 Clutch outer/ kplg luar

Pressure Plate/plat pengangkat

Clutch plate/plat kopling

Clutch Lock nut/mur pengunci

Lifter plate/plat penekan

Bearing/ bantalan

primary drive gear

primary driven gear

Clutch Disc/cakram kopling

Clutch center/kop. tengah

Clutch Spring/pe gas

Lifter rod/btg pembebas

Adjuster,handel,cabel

******************************

Work instructions = Each line from the start of the records through the line holding "Lifter rod/btg pembebas" must be returned exactly; nothing else belongs in the answer.

Solution to this task =
 Clutch outer/ kplg luar

Pressure Plate/plat pengangkat

Clutch plate/plat kopling

Clutch Lock nut/mur pengunci

Lifter plate/plat penekan

Bearing/ bantalan

primary drive gear

primary driven gear

Clutch Disc/cakram kopling

Clutch center/kop. tengah

Clutch Spring/pe gas

Lifter rod/btg pembebas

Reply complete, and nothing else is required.